Written task 1:
Rewrite the listing, from its first line down through the line containing "burnt boat wreck [126, 398, 629, 726]", as a Markdown table with the columns Row and Line. Skip blank lines and leave the pictures out.

Text passage:
......
F# task parallelism under Mono doesn't "appear" to execute in parallel

Question

I have the following dummy code to test out TPL in F#. (Mono 4.5, Xamarin studio, quad core MacBook Pro)

To my surprise, all the processes are done on the same thread. There is no parallelism at all.

open System
open System.Threading
open System.Threading.Tasks


let doWork (num:int) (taskId:int) : unit =
    for i in 1 .. num do
        Thread.Sleep(10)
        for j in 1 .. 1000 do
            ()
        Console.WriteLine(String.Format("Task {0} loop: {1}, thread id {2}", taskId, i, Thread.CurrentThread.ManagedThreadId)) 

[<EntryPoint>]
let main argv = 

    let t2 = Task.Factory.StartNew(fun() -> doWork 10 2)
    //printfn "launched t2"
    Console.WriteLine("launched t2")
    let t1 = Task.Factory.StartNew(fun() -> doWork 8 1)
    Console.WriteLine("launched t1")
    let t3 = Task.Factory.StartNew(fun() -> doWork 10 3)
    Console.WriteLine("launched t3")
    let t4 = Task.Factory.StartNew(fun() -> doWork 5 4)
    Console.WriteLine("launched t4")
    Task.WaitAll(t1,t2,t3,t4)
......
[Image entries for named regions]
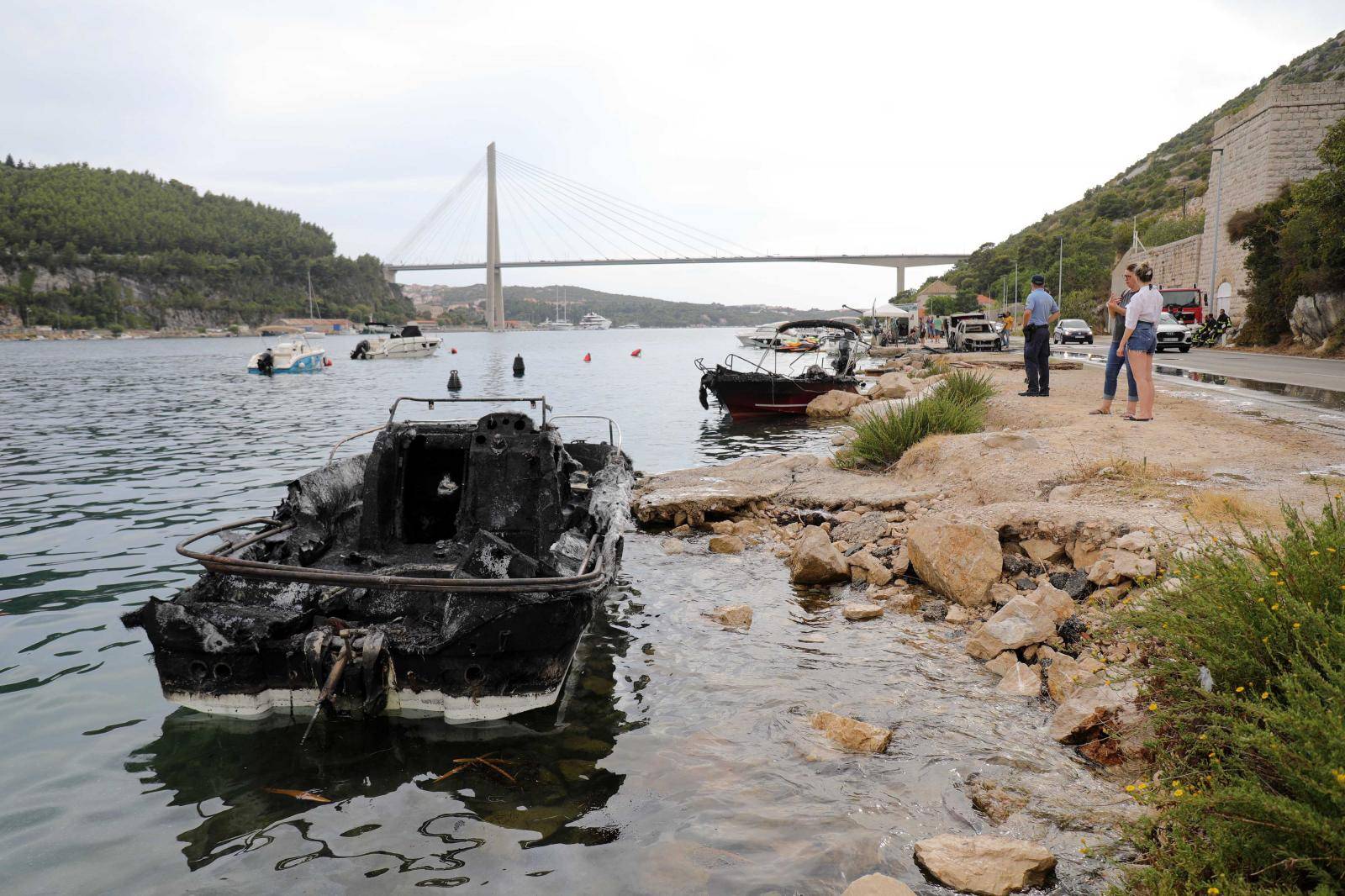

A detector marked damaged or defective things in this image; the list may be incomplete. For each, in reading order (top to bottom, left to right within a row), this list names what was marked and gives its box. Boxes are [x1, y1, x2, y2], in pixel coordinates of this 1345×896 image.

dark red burnt boat [699, 317, 855, 419]
burnt boat wreck [126, 398, 629, 726]
charred boat hull [126, 408, 629, 720]
burnt debris in water [124, 400, 632, 720]
rusty metal frame [177, 519, 605, 589]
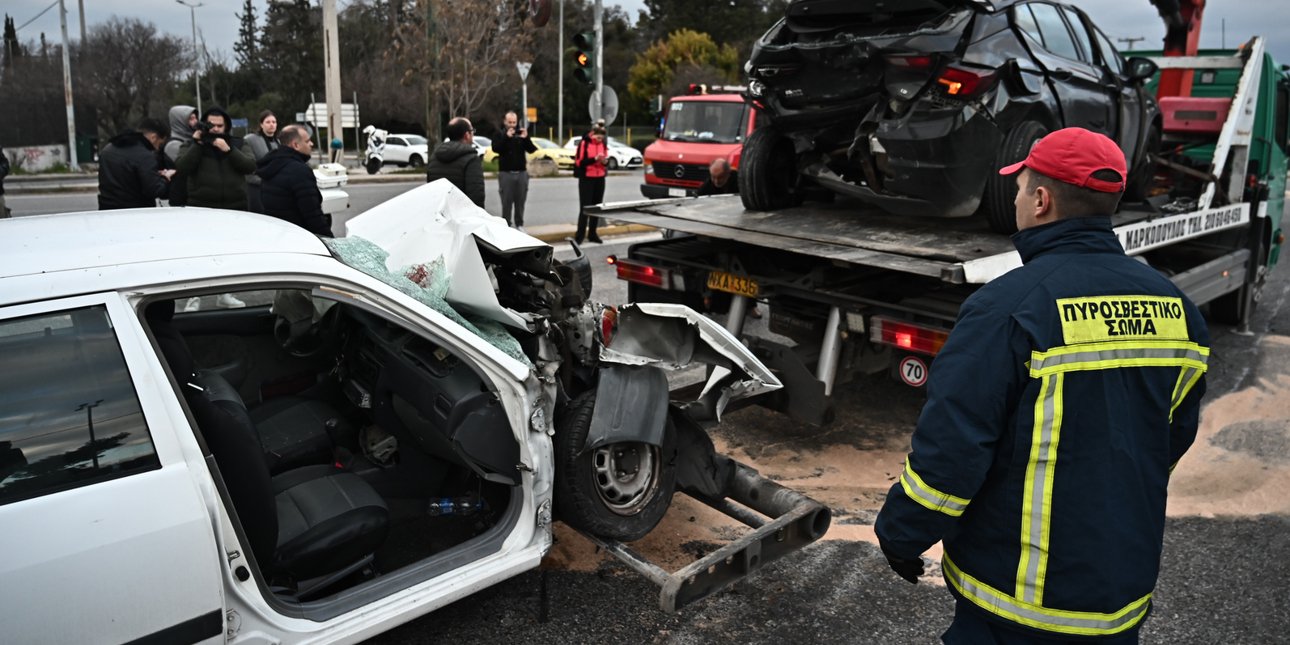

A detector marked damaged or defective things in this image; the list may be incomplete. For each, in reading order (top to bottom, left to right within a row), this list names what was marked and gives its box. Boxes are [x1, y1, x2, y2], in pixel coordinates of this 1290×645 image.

shattered windshield glass [325, 237, 531, 368]
white damaged car [0, 183, 825, 645]
exposed car wheel rim [590, 441, 655, 516]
......
Written task 2:
Extend the forum question about F# task parallelism under Mono, picking up after its final line.

Written reply 1:
| Row | Line |
|---|---|
| 1 | A detector marked damaged or defective things in this image; the list may be incomplete. For each, in reading order (top to bottom, left to right within a row), this list names what was marked and gives its box. Boxes are [x1, y1, x2, y2], in pixel coordinates of this 1345×896 image. |
| 2 | dark red burnt boat [699, 317, 855, 419] |
| 3 | burnt boat wreck [126, 398, 629, 726] |

Written reply 2:
    0 // return an integer exit code

However, if I increase the thread sleep time from 10 to 100ms, I can see a little parallelism.

What have I done wrong? What does this mean? I did consider the possibility of the CPU finished the work before TPL can start the task on a new thread. But this doesn't make sense to me. I can increase the inner dummy loop for j in 1 .. 1000 do () to loop 1000 more times. The result is the same: no parallelism (thread.sleep is set 10 ms).

The same code in C# on the other hand, produces the desired results: all tasks print the message to the window in a mixed order (rather than sequential order)

Update:

As suggested I changed the inner loop to do some 'actual' thing but the result is still execution on the single thread

Update 2:

I don't quite understand Luaan's comments but I just did a test on a friend's PC. And with the same code, parallelism is working (without thread sleep). It looks like something to do with Mono. But can Luaan explain what I should expect from TPL again? If I have tasks that I want to perform in parallel and taking advantage of the multicore CPU, isn't TPL the way to go?

Update 3:

I have tried out @FyodorSoikin's suggestion again with dummy code that won't be optimized away. Unfortunately, the workload still is not able to make Mono TPL to use multiple threads. Currently the only way I can get Mono TPL to allocate multiple threads is to force a sleep on the existing thread for more than 20ms. I am not qualified enough to asset that Mono is wrong, but I can confirm the same code (same benchmark workload) have the different behaviors under Mono and Windows.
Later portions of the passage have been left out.